- Filing. Published in U.S. District Court for the District of Utah on May 26, 2020 (Case no. 2:19-cv-00231-JNO-DAO).
- Backgroun Plaintiff’s minor child suffers from depression, eating disorder, chronic suicidal ideations, addiction issues among other MH issues. Anthem approved 21 days of treatment at a residential treatment facility and then denied care thereafter. Among other aspects of the review, Anthem did not afford the attending provider to have a peer-to-peer consult and changed the reason for the denial. At first the denial was based on the “progress toward treatment goals isn’t occurring and your treatment plan hasn’t been changed so that progress will be likely. For this reason, the request for you to remain in residential treatment is denied as not medically necessary.”
The denial was upheld on appeal for another reason, however: “After the treatment you had, you were no longer at risk of serious harm that needed 24-hour care. You could have been treated with outpatient services.”

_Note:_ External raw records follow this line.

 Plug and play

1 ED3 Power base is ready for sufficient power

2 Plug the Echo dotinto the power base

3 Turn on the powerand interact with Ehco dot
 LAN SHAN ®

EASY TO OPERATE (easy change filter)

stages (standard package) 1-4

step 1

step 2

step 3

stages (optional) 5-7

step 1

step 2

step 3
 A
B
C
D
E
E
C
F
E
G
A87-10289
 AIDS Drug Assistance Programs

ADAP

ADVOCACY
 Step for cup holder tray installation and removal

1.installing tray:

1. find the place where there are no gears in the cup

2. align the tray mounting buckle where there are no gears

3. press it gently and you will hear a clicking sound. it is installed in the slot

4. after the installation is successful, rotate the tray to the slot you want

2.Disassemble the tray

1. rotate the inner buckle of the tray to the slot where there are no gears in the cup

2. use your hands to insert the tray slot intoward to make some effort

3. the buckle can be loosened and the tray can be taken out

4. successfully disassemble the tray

The external review organization upheld the denial without clarifying which reason applied. Plaintiffs asserted both an ERISA breach of fiduciary claim and a Parity Act violation claim.

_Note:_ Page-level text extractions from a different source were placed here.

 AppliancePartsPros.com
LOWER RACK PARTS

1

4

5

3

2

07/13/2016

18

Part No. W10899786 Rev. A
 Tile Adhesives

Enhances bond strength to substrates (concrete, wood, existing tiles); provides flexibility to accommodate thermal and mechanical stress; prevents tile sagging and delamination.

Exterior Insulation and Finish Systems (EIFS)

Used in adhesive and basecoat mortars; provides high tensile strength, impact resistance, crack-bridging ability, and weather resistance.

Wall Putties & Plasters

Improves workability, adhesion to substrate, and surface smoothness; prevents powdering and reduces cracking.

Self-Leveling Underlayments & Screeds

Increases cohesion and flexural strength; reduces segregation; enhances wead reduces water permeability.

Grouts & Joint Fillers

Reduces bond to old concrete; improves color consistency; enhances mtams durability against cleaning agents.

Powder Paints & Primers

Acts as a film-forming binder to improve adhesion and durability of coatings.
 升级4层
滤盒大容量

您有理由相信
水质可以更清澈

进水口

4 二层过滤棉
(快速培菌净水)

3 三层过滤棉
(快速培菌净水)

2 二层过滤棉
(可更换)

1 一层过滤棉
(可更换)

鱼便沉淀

- Holding. Judge Jill N. Parrish denied the Defendant’s motion to dismiss.
- Analysis. Judge Parrish walked through the framework of a Parity Act violation claim. For example, she notes that Plaintiffs identified a MH coverage limitation when the Plan noted “that residential treatment was not medically necessary because the minor was not progressing in her treatment plan after only 21 days of treatment.” She observed that a medical/surgical analogue was identified in this case such as care being rendered in “skilled nursing facilities, in patient hospice care, and rehabilitation facilities.” The Plaintiffs also asserted an “as-applied disparity” noting that Anthem does not apply a 21-day time limit for medical/surgical care.
Defendants argue in part that Plaintiffs do not allege sufficient facts to support their conclusion that Anthem applies its medical necessity criteria more stringently to MH residential treatment to similar medical/surgical treatment. In response Judge Parrish writes “But the court recognizes that the Parity Act ‘counsels against a rigid pleading standard’ because of the disparity of information between plaintiffs and defendants regarding the treatment limitations claims administrators apply to the analogous medical care that a plaintiff did not seek.”